## THE REQUEST
Copy out every line of the listing below verbatim.

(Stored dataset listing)
[start]

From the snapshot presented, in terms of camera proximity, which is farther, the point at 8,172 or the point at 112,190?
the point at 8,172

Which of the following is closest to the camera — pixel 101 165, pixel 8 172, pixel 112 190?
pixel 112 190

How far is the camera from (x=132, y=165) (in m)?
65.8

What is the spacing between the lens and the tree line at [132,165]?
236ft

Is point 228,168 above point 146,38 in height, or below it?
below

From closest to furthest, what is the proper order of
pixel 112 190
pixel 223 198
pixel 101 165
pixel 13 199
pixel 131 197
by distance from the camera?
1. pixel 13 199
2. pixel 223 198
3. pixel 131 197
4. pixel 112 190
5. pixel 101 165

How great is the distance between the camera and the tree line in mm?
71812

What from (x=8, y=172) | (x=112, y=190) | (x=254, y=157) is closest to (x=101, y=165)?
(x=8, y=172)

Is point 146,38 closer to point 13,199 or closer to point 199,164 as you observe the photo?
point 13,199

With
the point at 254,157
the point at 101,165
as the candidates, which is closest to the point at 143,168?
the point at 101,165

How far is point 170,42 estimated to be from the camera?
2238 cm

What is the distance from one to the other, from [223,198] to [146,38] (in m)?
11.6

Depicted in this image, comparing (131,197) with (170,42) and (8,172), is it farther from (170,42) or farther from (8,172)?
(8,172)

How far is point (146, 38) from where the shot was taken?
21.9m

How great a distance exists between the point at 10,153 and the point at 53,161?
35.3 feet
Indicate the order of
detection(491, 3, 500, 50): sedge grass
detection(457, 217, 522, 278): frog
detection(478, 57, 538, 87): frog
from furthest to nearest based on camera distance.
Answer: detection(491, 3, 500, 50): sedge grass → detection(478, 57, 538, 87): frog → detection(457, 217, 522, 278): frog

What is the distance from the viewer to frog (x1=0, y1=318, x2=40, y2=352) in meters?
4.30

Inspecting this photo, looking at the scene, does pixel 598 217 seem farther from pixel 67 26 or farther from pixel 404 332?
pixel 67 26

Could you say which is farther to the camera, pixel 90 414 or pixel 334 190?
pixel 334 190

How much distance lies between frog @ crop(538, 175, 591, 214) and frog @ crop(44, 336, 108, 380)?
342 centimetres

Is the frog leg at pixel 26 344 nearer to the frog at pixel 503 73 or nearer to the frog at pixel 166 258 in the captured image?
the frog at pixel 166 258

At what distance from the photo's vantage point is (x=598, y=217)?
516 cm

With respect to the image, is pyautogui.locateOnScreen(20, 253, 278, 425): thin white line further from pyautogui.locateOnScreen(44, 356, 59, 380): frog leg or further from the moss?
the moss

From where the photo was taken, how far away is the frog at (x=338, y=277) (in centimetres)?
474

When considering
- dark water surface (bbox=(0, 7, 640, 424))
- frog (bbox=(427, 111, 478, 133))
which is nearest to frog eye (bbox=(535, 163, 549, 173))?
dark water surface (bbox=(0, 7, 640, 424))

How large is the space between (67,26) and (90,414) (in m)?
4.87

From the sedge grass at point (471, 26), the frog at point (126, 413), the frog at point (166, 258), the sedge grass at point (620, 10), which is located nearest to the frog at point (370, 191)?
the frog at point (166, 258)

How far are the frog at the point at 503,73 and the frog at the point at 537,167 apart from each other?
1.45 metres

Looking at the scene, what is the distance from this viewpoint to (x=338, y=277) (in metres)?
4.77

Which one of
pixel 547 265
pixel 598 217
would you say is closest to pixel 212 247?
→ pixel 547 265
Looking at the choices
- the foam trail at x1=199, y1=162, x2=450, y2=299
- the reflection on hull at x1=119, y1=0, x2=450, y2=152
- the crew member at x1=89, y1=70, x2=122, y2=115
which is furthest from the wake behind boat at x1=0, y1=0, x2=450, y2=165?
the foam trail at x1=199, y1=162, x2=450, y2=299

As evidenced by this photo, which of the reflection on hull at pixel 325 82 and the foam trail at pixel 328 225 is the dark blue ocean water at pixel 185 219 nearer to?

[end]

## THE ANSWER
From the snapshot presented, in terms of camera proximity, which is farther, the point at 8,172 or the point at 112,190?
the point at 8,172

Which of the following is closest to the camera — pixel 101 165, pixel 8 172, pixel 112 190?
pixel 112 190

How far is the camera from (x=132, y=165) (in m)?
65.8

What is the spacing between the lens and the tree line at [132,165]?
236ft

Is point 228,168 above point 146,38 in height, or below it?
below

From closest to furthest, what is the proper order of
pixel 112 190
pixel 223 198
pixel 101 165
pixel 13 199
pixel 131 197
by distance from the camera?
1. pixel 13 199
2. pixel 223 198
3. pixel 131 197
4. pixel 112 190
5. pixel 101 165

How great is the distance between the camera and the tree line in mm?
71812

What from (x=8, y=172) | (x=112, y=190) | (x=254, y=157) is closest to (x=101, y=165)?
(x=8, y=172)

Is point 146,38 closer to point 13,199 or closer to point 199,164 as you observe the photo?
point 13,199

With
the point at 254,157
the point at 101,165
as the candidates, which is closest to the point at 143,168?
the point at 101,165

How far is point 170,42 estimated to be from the camera?
2238 cm

What is the distance from one to the other, from [223,198] to [146,38] (in m)?
11.6

Depicted in this image, comparing (131,197) with (170,42) and (8,172), is it farther from (170,42) or farther from (8,172)?
(8,172)

How far is point (146, 38) from where the shot was taken?
21.9m

How great a distance exists between the point at 10,153 and the point at 53,161?
35.3 feet
Indicate the order of
detection(491, 3, 500, 50): sedge grass
detection(457, 217, 522, 278): frog
detection(478, 57, 538, 87): frog
from furthest to nearest based on camera distance.
Answer: detection(491, 3, 500, 50): sedge grass → detection(478, 57, 538, 87): frog → detection(457, 217, 522, 278): frog

What is the distance from the viewer to frog (x1=0, y1=318, x2=40, y2=352) in meters?
4.30

Inspecting this photo, looking at the scene, does pixel 598 217 seem farther from pixel 67 26 or farther from pixel 404 332?
pixel 67 26

Could you say which is farther to the camera, pixel 90 414 or pixel 334 190?
pixel 334 190

How much distance lies between frog @ crop(538, 175, 591, 214) and frog @ crop(44, 336, 108, 380)?
342 centimetres

Is the frog leg at pixel 26 344 nearer to the frog at pixel 503 73 or nearer to the frog at pixel 166 258 in the captured image?
the frog at pixel 166 258

At what distance from the photo's vantage point is (x=598, y=217)?
516 cm

With respect to the image, is pyautogui.locateOnScreen(20, 253, 278, 425): thin white line further from pyautogui.locateOnScreen(44, 356, 59, 380): frog leg or further from the moss?
the moss

From where the photo was taken, how far away is the frog at (x=338, y=277) (in centimetres)?
474

When considering
- dark water surface (bbox=(0, 7, 640, 424))
- frog (bbox=(427, 111, 478, 133))
which is nearest to frog eye (bbox=(535, 163, 549, 173))?
dark water surface (bbox=(0, 7, 640, 424))

How large is the space between (67,26) and (90,414) (in m)?
4.87

From the sedge grass at point (471, 26), the frog at point (126, 413), the frog at point (166, 258), the sedge grass at point (620, 10), which is located nearest to the frog at point (370, 191)?
the frog at point (166, 258)

How far are the frog at the point at 503,73 and the frog at the point at 537,167 apart from each other?
1.45 metres

Looking at the scene, what is the distance from this viewpoint to (x=338, y=277) (in metres)?
4.77

Which one of
pixel 547 265
pixel 598 217
would you say is closest to pixel 212 247?
→ pixel 547 265
Looking at the choices
- the foam trail at x1=199, y1=162, x2=450, y2=299
- the reflection on hull at x1=119, y1=0, x2=450, y2=152
- the crew member at x1=89, y1=70, x2=122, y2=115
which is furthest from the wake behind boat at x1=0, y1=0, x2=450, y2=165?
the foam trail at x1=199, y1=162, x2=450, y2=299

As evidenced by this photo, which of the reflection on hull at pixel 325 82 and the foam trail at pixel 328 225 is the dark blue ocean water at pixel 185 219 nearer to?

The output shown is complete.